# [INSTRUCTIONS TO FOLLOW]
All of the data that follows should be retyped exactly, please, except the pictures.
-----
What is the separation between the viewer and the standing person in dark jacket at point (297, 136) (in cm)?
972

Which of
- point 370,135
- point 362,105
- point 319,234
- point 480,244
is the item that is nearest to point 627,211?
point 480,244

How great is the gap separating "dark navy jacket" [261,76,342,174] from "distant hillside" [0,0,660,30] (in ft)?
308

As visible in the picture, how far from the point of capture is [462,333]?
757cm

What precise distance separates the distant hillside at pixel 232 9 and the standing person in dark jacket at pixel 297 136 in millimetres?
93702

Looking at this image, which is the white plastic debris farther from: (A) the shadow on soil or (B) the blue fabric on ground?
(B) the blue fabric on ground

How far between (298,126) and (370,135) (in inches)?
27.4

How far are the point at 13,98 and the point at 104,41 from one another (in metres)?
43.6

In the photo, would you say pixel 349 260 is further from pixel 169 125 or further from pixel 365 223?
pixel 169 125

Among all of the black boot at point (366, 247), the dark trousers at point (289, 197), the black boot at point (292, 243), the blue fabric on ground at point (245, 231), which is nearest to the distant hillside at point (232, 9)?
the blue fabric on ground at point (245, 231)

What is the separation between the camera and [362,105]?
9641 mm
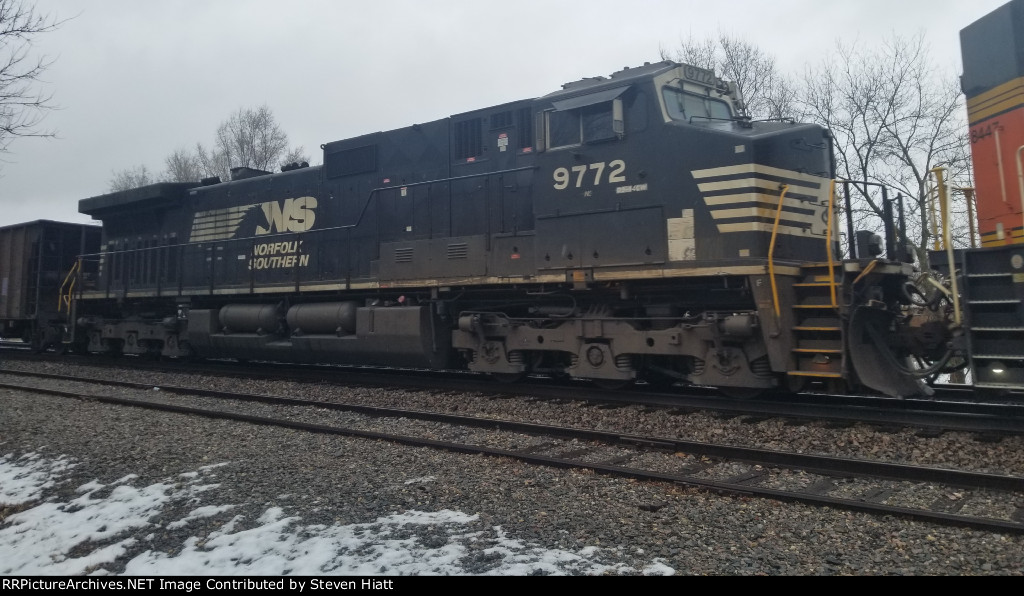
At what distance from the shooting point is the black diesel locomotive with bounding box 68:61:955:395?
6.98 m

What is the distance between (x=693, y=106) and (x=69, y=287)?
53.5 ft

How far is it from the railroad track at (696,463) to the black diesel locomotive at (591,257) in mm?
1726

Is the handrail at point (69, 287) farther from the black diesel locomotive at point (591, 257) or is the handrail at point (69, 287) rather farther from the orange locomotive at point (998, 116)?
the orange locomotive at point (998, 116)

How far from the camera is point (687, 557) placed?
360 centimetres

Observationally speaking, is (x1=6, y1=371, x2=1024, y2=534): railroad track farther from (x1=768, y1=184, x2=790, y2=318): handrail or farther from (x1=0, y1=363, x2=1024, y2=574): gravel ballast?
(x1=768, y1=184, x2=790, y2=318): handrail

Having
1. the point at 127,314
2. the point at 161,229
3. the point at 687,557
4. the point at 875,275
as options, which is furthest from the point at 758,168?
the point at 127,314

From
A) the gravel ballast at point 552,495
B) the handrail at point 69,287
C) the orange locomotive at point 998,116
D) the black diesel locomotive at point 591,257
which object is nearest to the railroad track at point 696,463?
the gravel ballast at point 552,495

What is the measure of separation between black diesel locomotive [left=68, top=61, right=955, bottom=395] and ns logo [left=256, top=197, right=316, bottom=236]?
0.04 metres

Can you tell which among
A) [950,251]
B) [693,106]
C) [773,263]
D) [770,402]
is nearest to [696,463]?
[770,402]

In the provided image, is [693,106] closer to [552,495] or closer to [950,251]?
[950,251]

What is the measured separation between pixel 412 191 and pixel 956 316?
7.68 meters

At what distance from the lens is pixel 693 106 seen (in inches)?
327

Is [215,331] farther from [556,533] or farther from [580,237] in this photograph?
[556,533]
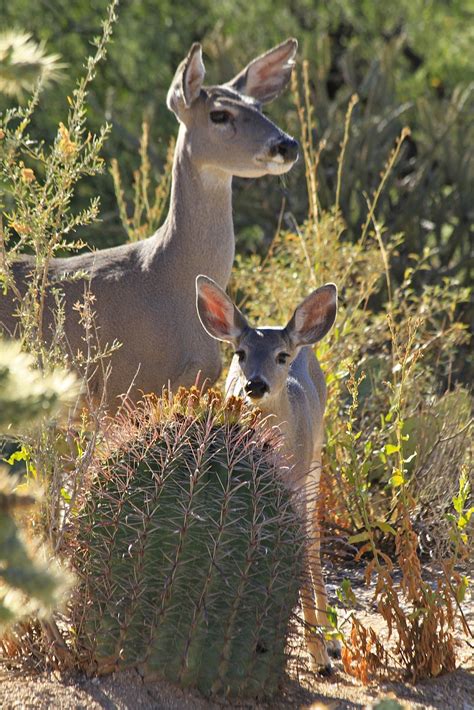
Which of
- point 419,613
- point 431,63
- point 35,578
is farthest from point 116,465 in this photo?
point 431,63

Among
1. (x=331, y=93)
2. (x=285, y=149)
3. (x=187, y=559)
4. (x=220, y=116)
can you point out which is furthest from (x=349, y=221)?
(x=187, y=559)

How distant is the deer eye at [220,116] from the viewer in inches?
273

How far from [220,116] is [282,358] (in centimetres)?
205

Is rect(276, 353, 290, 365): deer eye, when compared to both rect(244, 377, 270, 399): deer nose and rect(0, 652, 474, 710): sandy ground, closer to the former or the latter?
rect(244, 377, 270, 399): deer nose

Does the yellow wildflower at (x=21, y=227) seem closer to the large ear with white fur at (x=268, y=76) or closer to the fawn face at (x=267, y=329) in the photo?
the fawn face at (x=267, y=329)

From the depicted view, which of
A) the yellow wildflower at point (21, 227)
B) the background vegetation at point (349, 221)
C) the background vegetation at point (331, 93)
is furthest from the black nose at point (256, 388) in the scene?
the background vegetation at point (331, 93)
-----
# [ANSWER TO THIS EXERCISE]
What is the separation between the viewer and the standing person in dark jacket at point (297, 136) (in cm)?
972

Which of
- point 370,135
- point 362,105
- point 319,234
- point 480,244
is the item that is nearest to point 627,211?
point 480,244

How great is the gap separating "dark navy jacket" [261,76,342,174] from "distant hillside" [0,0,660,30] (in ft)?
308

As visible in the picture, how far from the point of capture is [462,333]?
757cm

What precise distance separates the distant hillside at pixel 232 9 and the standing person in dark jacket at pixel 297 136 in millimetres?
93702

Looking at this image, which is the white plastic debris farther from: (A) the shadow on soil or (B) the blue fabric on ground?
(B) the blue fabric on ground

How far between (298,126) and (370,135) (in inches)?
27.4

How far are the point at 13,98 and the point at 104,41 from one another (in metres)?
43.6

In the photo, would you say pixel 349 260 is further from pixel 169 125 or further from pixel 365 223?
pixel 169 125

Among all of the black boot at point (366, 247), the dark trousers at point (289, 197), the black boot at point (292, 243), the blue fabric on ground at point (245, 231), which is nearest to the distant hillside at point (232, 9)?
the blue fabric on ground at point (245, 231)

What is the separation between the camera and [362,105]?
9641 mm
At what distance from the shooting point is the black diesel locomotive with bounding box 68:61:955:395?
6.98 m

What is the distance between (x=693, y=106) and (x=69, y=287)?
53.5 ft

How far is it from the railroad track at (696,463) to the black diesel locomotive at (591,257) in mm?
1726

Is the handrail at point (69, 287) farther from the black diesel locomotive at point (591, 257) or is the handrail at point (69, 287) rather farther from the orange locomotive at point (998, 116)?
the orange locomotive at point (998, 116)

How far from the camera is point (687, 557) placed?
360 centimetres

Observationally speaking, is (x1=6, y1=371, x2=1024, y2=534): railroad track farther from (x1=768, y1=184, x2=790, y2=318): handrail or farther from (x1=0, y1=363, x2=1024, y2=574): gravel ballast?
(x1=768, y1=184, x2=790, y2=318): handrail

Having
1. the point at 127,314
2. the point at 161,229
3. the point at 687,557
4. the point at 875,275
as options, which is furthest from the point at 758,168?
the point at 127,314

From
A) the gravel ballast at point 552,495
B) the handrail at point 69,287
C) the orange locomotive at point 998,116
D) the black diesel locomotive at point 591,257
which object is nearest to the railroad track at point 696,463?
the gravel ballast at point 552,495

What is the measure of separation between black diesel locomotive [left=68, top=61, right=955, bottom=395] and ns logo [left=256, top=197, right=316, bottom=236]?
0.04 metres

Can you tell which among
A) [950,251]
B) [693,106]
C) [773,263]
D) [770,402]
is nearest to [696,463]?
[770,402]

In the provided image, is [693,106] closer to [552,495] or closer to [950,251]?
[950,251]

What is the measured separation between pixel 412 191 and pixel 956 316?
7.68 meters

At what distance from the lens is pixel 693 106 seen (in inches)?
327

Is [215,331] farther from [556,533] or farther from [580,237] in this photograph?
[556,533]
Which of
- point 419,613
- point 431,63
- point 35,578
is farthest from point 116,465 in this photo?
point 431,63

Among
1. (x=331, y=93)
2. (x=285, y=149)
3. (x=187, y=559)
4. (x=220, y=116)
can you point out which is furthest from (x=349, y=221)?
(x=187, y=559)

How distant is the deer eye at [220,116] from the viewer in inches?
273

How far from [220,116] is [282,358] (in centimetres)?
205

Is rect(276, 353, 290, 365): deer eye, when compared to both rect(244, 377, 270, 399): deer nose and rect(0, 652, 474, 710): sandy ground, closer to the former or the latter?
rect(244, 377, 270, 399): deer nose

Does the yellow wildflower at (x=21, y=227) seem closer to the large ear with white fur at (x=268, y=76) or closer to the fawn face at (x=267, y=329) in the photo?
the fawn face at (x=267, y=329)

From the depicted view, which of
A) the yellow wildflower at point (21, 227)
B) the background vegetation at point (349, 221)
C) the background vegetation at point (331, 93)
is furthest from the black nose at point (256, 388) in the scene?
the background vegetation at point (331, 93)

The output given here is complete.